WORK TO BE COMPLETED
Retype the following records line for line, leaving every character unchanged.

• • • • • • •

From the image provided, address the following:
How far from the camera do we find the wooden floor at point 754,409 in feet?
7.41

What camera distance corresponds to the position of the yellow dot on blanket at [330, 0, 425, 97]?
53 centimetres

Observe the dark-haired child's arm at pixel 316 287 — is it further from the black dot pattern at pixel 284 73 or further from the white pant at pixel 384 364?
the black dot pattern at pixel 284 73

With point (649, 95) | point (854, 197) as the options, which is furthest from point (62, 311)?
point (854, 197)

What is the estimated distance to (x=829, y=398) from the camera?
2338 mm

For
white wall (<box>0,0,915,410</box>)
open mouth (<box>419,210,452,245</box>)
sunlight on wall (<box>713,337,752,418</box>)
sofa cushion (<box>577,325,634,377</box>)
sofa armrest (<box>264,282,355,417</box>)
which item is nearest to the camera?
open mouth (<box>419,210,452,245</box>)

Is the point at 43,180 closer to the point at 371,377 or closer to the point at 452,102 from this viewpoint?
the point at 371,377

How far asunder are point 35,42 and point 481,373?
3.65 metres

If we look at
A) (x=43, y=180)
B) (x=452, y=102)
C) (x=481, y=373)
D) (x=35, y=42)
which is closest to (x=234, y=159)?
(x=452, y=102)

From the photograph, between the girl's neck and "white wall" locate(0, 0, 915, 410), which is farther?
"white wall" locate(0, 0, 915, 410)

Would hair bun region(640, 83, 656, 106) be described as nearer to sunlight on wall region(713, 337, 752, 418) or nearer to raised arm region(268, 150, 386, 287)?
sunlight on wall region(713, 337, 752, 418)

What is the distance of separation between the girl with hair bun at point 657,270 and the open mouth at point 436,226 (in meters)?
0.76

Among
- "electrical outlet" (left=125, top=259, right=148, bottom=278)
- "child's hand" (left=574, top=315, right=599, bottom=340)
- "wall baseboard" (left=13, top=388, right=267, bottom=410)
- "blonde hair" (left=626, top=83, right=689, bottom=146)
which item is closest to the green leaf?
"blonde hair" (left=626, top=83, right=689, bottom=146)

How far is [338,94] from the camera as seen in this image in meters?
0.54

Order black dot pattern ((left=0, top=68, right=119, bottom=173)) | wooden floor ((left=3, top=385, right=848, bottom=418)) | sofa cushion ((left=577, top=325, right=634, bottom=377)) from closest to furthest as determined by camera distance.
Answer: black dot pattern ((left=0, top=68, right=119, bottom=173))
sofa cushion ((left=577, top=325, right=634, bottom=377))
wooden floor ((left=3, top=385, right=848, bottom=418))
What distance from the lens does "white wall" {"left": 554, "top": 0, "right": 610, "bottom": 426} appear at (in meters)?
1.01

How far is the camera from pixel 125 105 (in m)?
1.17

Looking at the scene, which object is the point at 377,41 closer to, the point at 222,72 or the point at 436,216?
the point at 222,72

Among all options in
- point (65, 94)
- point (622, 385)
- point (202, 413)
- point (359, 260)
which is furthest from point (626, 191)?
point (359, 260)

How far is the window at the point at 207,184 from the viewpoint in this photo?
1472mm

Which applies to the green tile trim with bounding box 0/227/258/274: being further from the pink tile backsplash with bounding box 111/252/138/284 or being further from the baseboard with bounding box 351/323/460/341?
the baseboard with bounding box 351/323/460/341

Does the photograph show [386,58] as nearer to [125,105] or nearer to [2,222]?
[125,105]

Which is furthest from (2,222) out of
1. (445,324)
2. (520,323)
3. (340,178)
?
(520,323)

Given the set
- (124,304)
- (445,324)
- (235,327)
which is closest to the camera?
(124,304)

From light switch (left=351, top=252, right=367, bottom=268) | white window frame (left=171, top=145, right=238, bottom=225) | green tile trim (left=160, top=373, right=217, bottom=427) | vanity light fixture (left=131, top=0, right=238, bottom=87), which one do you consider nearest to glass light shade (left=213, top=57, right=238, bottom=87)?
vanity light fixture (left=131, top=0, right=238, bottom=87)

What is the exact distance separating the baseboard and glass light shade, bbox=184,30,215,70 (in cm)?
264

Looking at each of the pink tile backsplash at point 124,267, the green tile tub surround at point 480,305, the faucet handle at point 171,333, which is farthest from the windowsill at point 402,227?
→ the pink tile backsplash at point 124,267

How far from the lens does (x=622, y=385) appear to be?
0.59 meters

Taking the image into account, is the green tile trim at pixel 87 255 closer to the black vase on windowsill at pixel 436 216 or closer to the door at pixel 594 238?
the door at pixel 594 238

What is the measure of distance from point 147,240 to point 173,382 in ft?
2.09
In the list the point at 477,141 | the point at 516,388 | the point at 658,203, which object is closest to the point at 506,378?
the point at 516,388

• • • • • • •

TASK RESPONSE
From the image provided, address the following:
How far from the camera do we find the wooden floor at point 754,409 in feet?
7.41

What camera distance corresponds to the position of the yellow dot on blanket at [330, 0, 425, 97]?
53 centimetres

Observe the dark-haired child's arm at pixel 316 287 — is it further from the black dot pattern at pixel 284 73 or further from the white pant at pixel 384 364?
the black dot pattern at pixel 284 73

With point (649, 95) | point (854, 197) as the options, which is furthest from point (62, 311)?
point (854, 197)

What is the estimated distance to (x=829, y=398) from the camera?
2338 mm

For
white wall (<box>0,0,915,410</box>)
open mouth (<box>419,210,452,245</box>)
sunlight on wall (<box>713,337,752,418</box>)
sofa cushion (<box>577,325,634,377</box>)
sofa armrest (<box>264,282,355,417</box>)
which item is nearest to the camera?
open mouth (<box>419,210,452,245</box>)

Is the point at 43,180 closer to the point at 371,377 or closer to the point at 452,102 from this viewpoint?
the point at 371,377

How far asunder are point 35,42 and point 481,373?
3.65 metres

If we look at
A) (x=43, y=180)
B) (x=452, y=102)
C) (x=481, y=373)
D) (x=35, y=42)
which is closest to (x=234, y=159)?
(x=452, y=102)

From the photograph, between the girl's neck and "white wall" locate(0, 0, 915, 410), which is farther?
"white wall" locate(0, 0, 915, 410)

Would hair bun region(640, 83, 656, 106) be described as nearer to sunlight on wall region(713, 337, 752, 418) or nearer to raised arm region(268, 150, 386, 287)?
sunlight on wall region(713, 337, 752, 418)

What is the distance of separation between the girl with hair bun at point 657,270 and the open mouth at point 436,226 (in meters)?
0.76

Among
- "electrical outlet" (left=125, top=259, right=148, bottom=278)
- "child's hand" (left=574, top=315, right=599, bottom=340)
- "wall baseboard" (left=13, top=388, right=267, bottom=410)
- "blonde hair" (left=626, top=83, right=689, bottom=146)
which item is closest to the green leaf?
"blonde hair" (left=626, top=83, right=689, bottom=146)

How far is [338,94] from the camera as seen in this image in meters?
0.54

Order black dot pattern ((left=0, top=68, right=119, bottom=173)) | wooden floor ((left=3, top=385, right=848, bottom=418)) | sofa cushion ((left=577, top=325, right=634, bottom=377)) from closest to furthest as determined by camera distance.
Answer: black dot pattern ((left=0, top=68, right=119, bottom=173))
sofa cushion ((left=577, top=325, right=634, bottom=377))
wooden floor ((left=3, top=385, right=848, bottom=418))
What distance from the lens does "white wall" {"left": 554, "top": 0, "right": 610, "bottom": 426} appear at (in meters)?
1.01

How far is the camera from pixel 125 105 (in m)?
1.17

Looking at the scene, which object is the point at 377,41 closer to, the point at 222,72 or the point at 436,216?
the point at 222,72

Among all options in
- point (65, 94)
- point (622, 385)
- point (202, 413)
- point (359, 260)
which is furthest from point (626, 191)?
point (359, 260)

How far is the window at the point at 207,184 from the viewpoint in this photo?
1472mm

Which applies to the green tile trim with bounding box 0/227/258/274: being further from the pink tile backsplash with bounding box 111/252/138/284 or being further from the baseboard with bounding box 351/323/460/341?
the baseboard with bounding box 351/323/460/341

Does the photograph show [386,58] as nearer to [125,105] or nearer to [2,222]?
[125,105]

Which is furthest from (2,222) out of
1. (445,324)
2. (520,323)
3. (340,178)
?
(520,323)

Given the set
- (124,304)
- (445,324)
- (235,327)
which is closest to the camera?
(124,304)

From light switch (left=351, top=252, right=367, bottom=268) | white window frame (left=171, top=145, right=238, bottom=225) | green tile trim (left=160, top=373, right=217, bottom=427) | vanity light fixture (left=131, top=0, right=238, bottom=87), which one do you consider nearest to glass light shade (left=213, top=57, right=238, bottom=87)?
vanity light fixture (left=131, top=0, right=238, bottom=87)

What is the exact distance separating the baseboard and glass light shade, bbox=184,30,215,70 (in cm)?
264

Looking at each of the pink tile backsplash at point 124,267, the green tile tub surround at point 480,305, the faucet handle at point 171,333, which is farthest from the windowsill at point 402,227?
→ the pink tile backsplash at point 124,267

How far from the lens does (x=622, y=385) appear to be?
0.59 meters

Taking the image into account, is the green tile trim at pixel 87 255 closer to the black vase on windowsill at pixel 436 216 or closer to the door at pixel 594 238?
the door at pixel 594 238

What is the measure of distance from point 147,240 to point 173,382 in ft?
2.09
In the list the point at 477,141 | the point at 516,388 | the point at 658,203, which object is closest to the point at 506,378?
the point at 516,388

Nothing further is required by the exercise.